Aim of the exercise
Retype the material between the lines holding "How distantly are" and "What can you", inclusive, keeping every character as it stands.

(Stored dataset items)

******

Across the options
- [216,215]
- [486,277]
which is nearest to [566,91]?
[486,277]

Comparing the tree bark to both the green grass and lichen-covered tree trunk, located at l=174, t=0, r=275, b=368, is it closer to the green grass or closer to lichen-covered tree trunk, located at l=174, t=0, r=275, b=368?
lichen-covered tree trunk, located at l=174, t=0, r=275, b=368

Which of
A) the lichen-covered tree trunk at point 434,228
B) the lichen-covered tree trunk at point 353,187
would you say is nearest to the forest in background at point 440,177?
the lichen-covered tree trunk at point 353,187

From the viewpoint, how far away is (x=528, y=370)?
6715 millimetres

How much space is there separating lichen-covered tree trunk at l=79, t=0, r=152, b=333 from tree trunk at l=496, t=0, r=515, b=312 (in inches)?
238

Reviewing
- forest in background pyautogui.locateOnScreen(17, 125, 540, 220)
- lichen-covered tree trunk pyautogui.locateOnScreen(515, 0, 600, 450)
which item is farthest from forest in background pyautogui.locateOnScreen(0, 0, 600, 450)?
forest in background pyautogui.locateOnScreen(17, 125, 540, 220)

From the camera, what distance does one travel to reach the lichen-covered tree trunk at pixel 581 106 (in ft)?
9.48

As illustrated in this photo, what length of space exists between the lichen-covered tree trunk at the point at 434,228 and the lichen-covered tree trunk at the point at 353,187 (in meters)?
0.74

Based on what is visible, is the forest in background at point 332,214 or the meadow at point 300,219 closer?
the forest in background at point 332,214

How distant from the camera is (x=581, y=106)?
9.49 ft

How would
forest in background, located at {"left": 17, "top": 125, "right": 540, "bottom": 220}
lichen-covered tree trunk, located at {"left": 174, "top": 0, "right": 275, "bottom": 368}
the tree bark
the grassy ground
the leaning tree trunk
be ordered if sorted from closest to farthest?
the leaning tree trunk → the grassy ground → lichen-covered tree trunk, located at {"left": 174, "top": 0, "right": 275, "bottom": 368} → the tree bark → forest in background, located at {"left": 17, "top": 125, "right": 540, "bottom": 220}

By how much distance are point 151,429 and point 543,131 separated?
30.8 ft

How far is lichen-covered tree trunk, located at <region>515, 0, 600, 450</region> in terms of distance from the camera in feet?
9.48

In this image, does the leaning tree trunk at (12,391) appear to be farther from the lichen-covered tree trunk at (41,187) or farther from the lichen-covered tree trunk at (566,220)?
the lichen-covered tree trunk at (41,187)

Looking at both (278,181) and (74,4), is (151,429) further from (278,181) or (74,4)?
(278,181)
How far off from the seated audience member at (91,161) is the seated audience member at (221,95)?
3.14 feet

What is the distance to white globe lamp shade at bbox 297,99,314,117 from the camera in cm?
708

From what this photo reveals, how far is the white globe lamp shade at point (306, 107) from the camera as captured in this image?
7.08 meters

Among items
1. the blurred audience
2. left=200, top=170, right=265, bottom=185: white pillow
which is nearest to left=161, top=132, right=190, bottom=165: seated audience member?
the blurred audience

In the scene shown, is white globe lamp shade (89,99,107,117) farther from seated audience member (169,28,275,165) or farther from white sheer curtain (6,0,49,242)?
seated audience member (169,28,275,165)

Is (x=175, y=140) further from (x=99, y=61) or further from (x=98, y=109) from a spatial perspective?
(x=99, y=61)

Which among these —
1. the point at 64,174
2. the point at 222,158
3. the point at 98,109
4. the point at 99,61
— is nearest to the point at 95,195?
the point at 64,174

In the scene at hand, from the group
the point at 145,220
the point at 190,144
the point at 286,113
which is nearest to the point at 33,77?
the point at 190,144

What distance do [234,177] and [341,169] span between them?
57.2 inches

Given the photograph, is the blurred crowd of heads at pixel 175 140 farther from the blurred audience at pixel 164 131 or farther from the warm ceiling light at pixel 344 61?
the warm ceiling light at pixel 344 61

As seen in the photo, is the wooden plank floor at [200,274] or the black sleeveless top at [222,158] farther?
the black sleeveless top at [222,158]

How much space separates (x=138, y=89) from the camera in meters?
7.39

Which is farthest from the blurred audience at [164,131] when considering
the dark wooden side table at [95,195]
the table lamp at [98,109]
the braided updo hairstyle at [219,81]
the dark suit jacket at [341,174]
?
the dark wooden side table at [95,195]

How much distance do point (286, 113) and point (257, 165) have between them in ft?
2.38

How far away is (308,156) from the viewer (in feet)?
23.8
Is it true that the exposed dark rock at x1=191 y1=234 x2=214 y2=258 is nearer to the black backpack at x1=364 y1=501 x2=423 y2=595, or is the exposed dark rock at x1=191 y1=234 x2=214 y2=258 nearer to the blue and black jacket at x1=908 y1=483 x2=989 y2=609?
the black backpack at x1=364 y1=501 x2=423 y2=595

******

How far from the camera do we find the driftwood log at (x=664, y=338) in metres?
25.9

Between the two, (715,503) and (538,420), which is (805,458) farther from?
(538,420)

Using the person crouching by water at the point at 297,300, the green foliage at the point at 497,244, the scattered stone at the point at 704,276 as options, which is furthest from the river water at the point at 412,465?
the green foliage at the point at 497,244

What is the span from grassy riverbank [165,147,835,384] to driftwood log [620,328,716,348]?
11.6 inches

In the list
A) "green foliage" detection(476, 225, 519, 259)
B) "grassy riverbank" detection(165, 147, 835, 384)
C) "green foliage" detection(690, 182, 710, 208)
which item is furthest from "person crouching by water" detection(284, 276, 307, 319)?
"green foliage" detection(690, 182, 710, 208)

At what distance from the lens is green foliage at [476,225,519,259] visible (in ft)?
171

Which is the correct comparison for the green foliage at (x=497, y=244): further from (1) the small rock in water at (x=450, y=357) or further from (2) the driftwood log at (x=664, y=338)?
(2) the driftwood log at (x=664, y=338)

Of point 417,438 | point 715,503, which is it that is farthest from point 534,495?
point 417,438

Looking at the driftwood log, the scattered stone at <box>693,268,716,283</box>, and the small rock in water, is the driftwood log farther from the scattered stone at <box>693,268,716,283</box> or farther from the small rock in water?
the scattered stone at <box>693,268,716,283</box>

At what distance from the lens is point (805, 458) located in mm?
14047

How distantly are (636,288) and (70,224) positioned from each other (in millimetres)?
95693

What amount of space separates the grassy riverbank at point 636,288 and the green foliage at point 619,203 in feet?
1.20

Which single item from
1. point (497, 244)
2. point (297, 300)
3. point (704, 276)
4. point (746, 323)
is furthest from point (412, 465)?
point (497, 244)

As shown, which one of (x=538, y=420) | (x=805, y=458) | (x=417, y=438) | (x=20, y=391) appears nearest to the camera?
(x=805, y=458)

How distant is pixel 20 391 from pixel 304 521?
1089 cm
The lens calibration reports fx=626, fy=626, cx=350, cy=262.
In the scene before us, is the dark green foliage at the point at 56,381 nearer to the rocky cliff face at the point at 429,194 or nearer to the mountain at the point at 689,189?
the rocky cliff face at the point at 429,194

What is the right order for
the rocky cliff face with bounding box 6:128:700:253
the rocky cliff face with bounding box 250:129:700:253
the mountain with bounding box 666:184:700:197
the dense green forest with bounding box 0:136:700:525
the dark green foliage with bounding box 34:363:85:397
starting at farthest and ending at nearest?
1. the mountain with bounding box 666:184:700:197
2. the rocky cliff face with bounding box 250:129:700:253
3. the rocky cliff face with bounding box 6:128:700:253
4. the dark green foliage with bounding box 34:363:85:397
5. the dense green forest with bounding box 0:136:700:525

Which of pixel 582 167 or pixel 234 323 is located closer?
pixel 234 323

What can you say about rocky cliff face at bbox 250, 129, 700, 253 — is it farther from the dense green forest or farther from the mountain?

******

Final result
How distantly are (636,288) and (70,224) positioned from each other (in millimetres)?
95693

What amount of space separates the grassy riverbank at point 636,288 and the green foliage at point 619,203 in feet?
1.20

Which single item from
1. point (497, 244)
2. point (297, 300)
3. point (704, 276)
4. point (746, 323)
is furthest from point (412, 465)?
point (497, 244)

As shown, which one of (x=538, y=420) | (x=805, y=458) | (x=417, y=438) | (x=20, y=391) appears nearest to the camera?
(x=805, y=458)

How distant is pixel 20 391 from pixel 304 521?
1089 cm
The lens calibration reports fx=626, fy=626, cx=350, cy=262.
In the scene before us, is the dark green foliage at the point at 56,381 nearer to the rocky cliff face at the point at 429,194 or nearer to the mountain at the point at 689,189?
the rocky cliff face at the point at 429,194

What is the right order for
the rocky cliff face with bounding box 6:128:700:253
the rocky cliff face with bounding box 250:129:700:253
the mountain with bounding box 666:184:700:197
the dense green forest with bounding box 0:136:700:525
the dark green foliage with bounding box 34:363:85:397
starting at farthest and ending at nearest?
1. the mountain with bounding box 666:184:700:197
2. the rocky cliff face with bounding box 250:129:700:253
3. the rocky cliff face with bounding box 6:128:700:253
4. the dark green foliage with bounding box 34:363:85:397
5. the dense green forest with bounding box 0:136:700:525

Which of pixel 582 167 or pixel 234 323 is located closer?
pixel 234 323

What can you say about rocky cliff face at bbox 250, 129, 700, 253 — is it farther from the dense green forest or farther from the mountain?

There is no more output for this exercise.